## Goal of the exercise
Lines before the one containing "kingdom: Animalia" are to be left out; reproduce that line and all the rest of the entries exactly.

## Source data

-- -- --

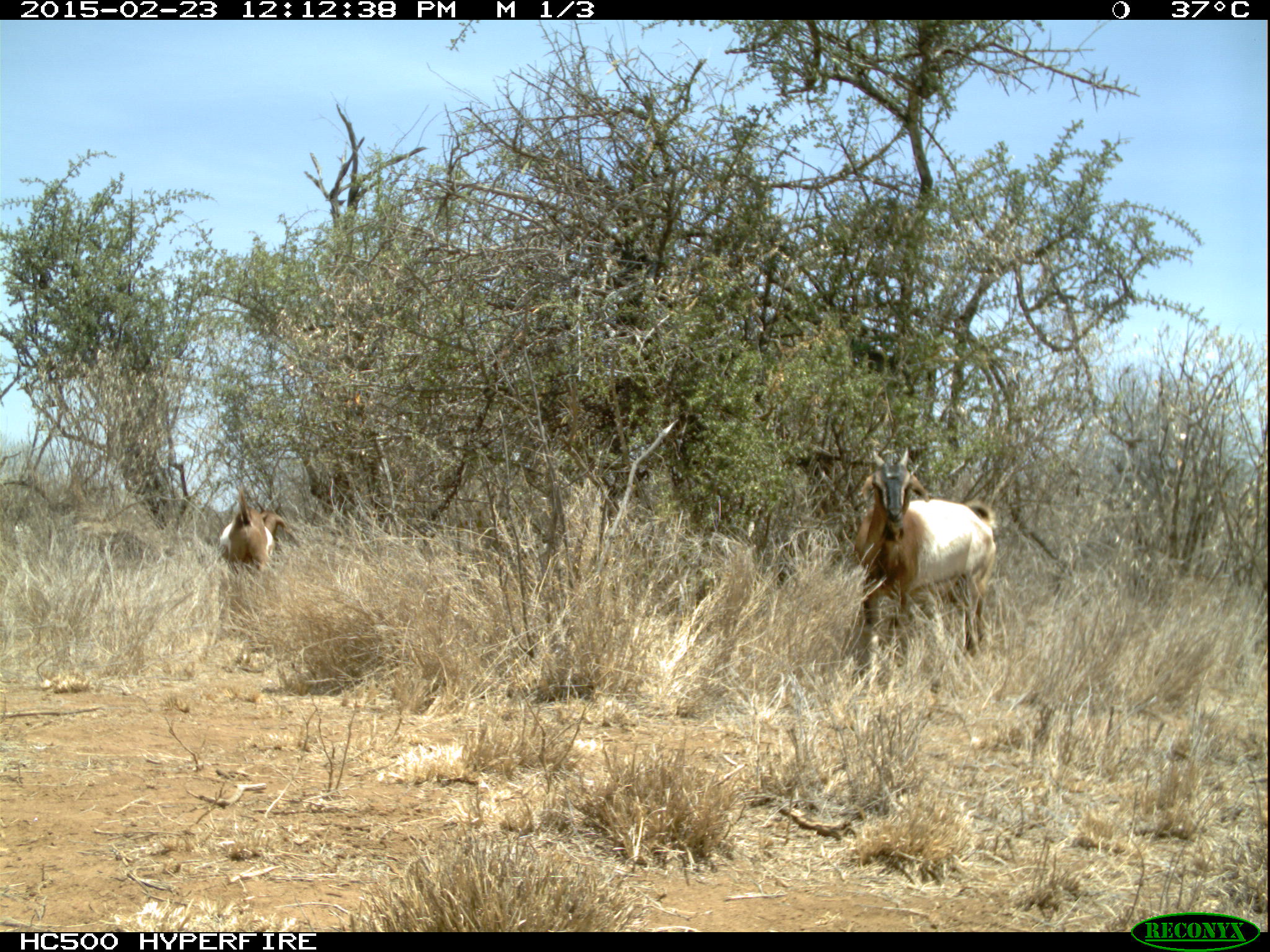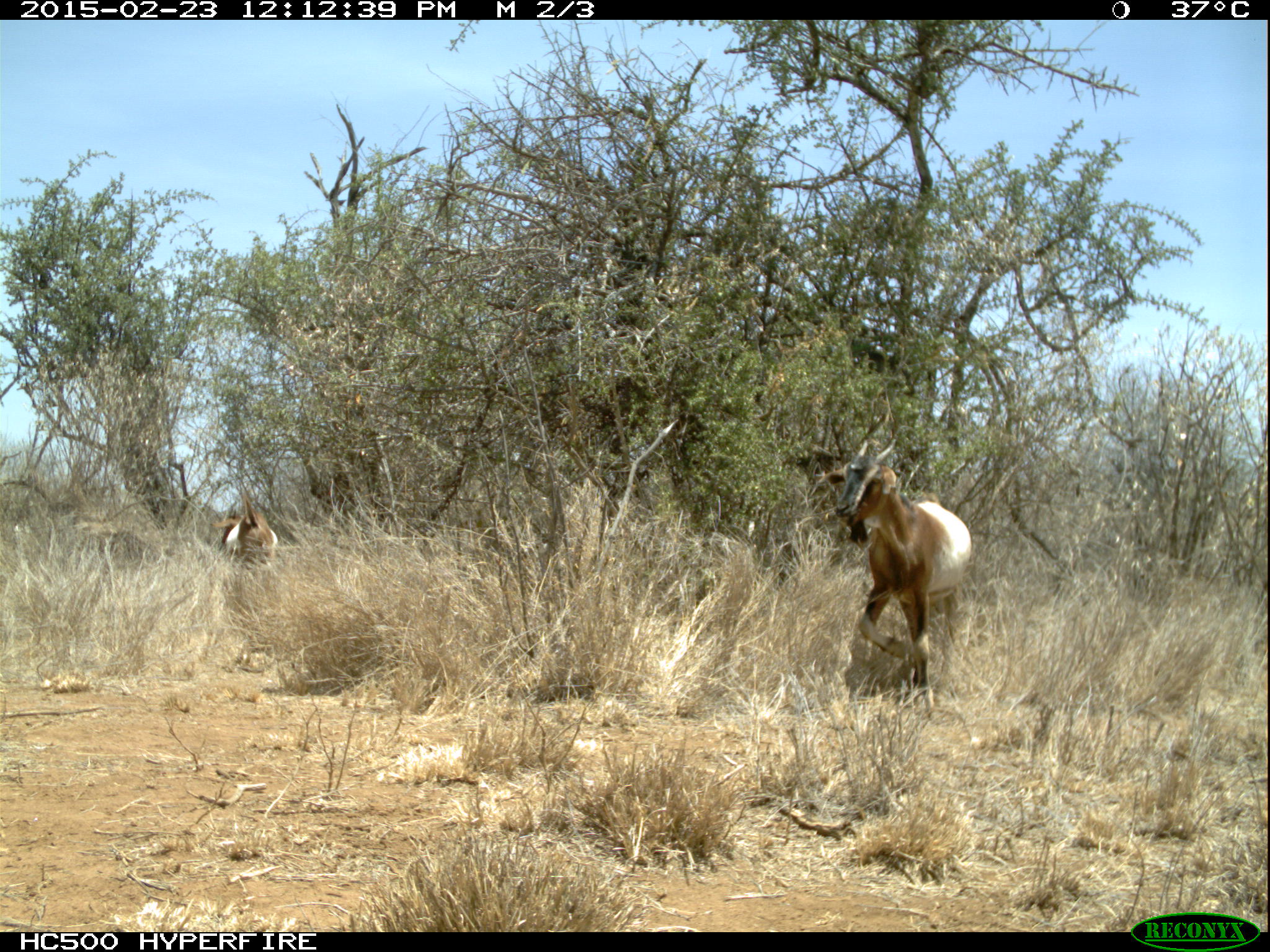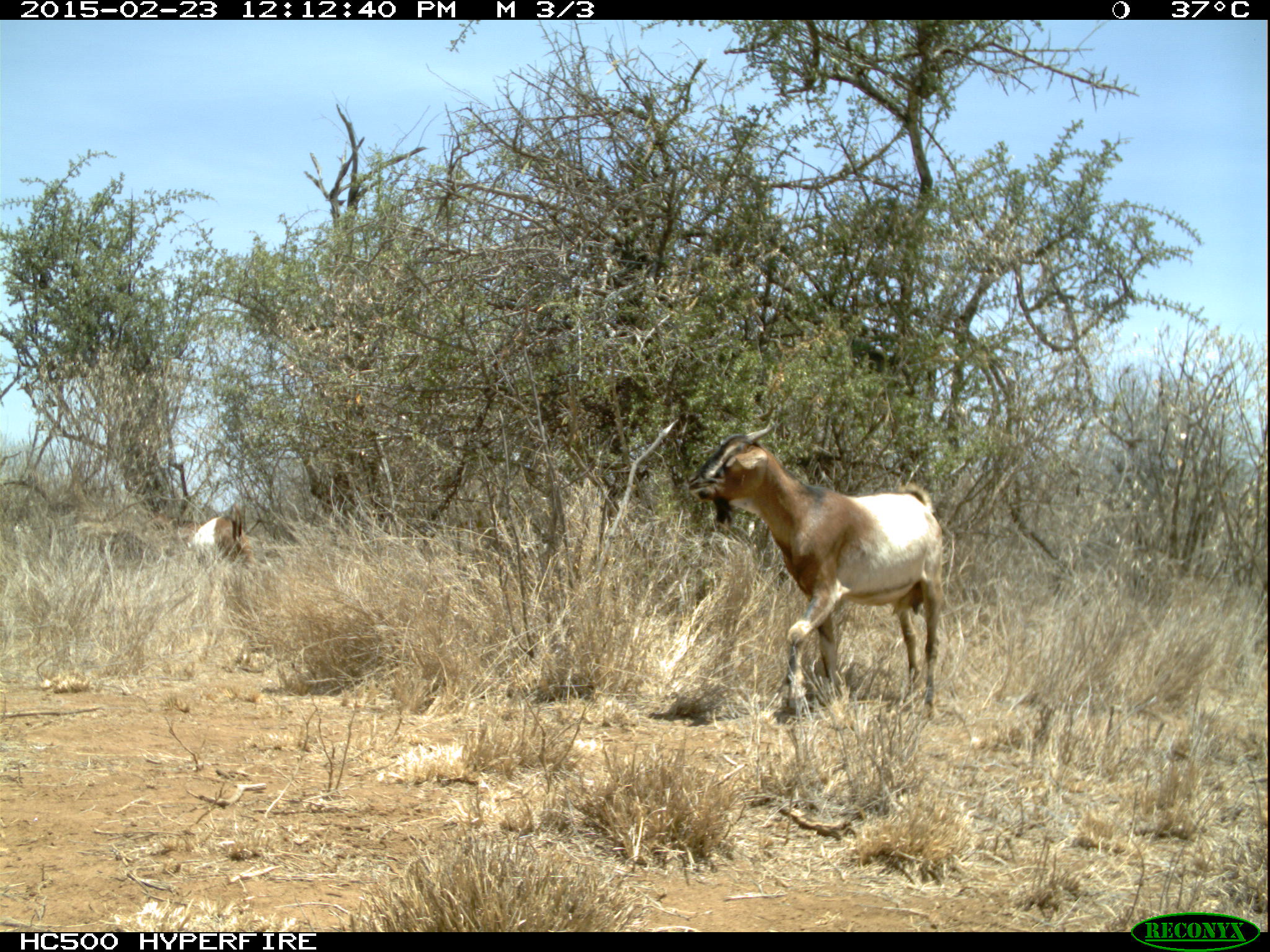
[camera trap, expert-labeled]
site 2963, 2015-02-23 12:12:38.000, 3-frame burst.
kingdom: Animalia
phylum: Chordata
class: Mammalia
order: Artiodactyla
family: Bovidae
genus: Capra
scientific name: Capra aegagrus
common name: wild goat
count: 8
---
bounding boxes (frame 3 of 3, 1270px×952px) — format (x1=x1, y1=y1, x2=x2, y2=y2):
capra aegagrus: (x1=685, y1=418, x2=947, y2=717); (x1=170, y1=499, x2=256, y2=569)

-- -- --

## Result of the task
kingdom: Animalia
phylum: Chordata
class: Mammalia
order: Artiodactyla
family: Bovidae
genus: Capra
scientific name: Capra aegagrus
common name: wild goat
count: 8
---
bounding boxes (frame 3 of 3, 1270px×952px) — format (x1=x1, y1=y1, x2=x2, y2=y2):
capra aegagrus: (x1=685, y1=418, x2=947, y2=717); (x1=170, y1=499, x2=256, y2=569)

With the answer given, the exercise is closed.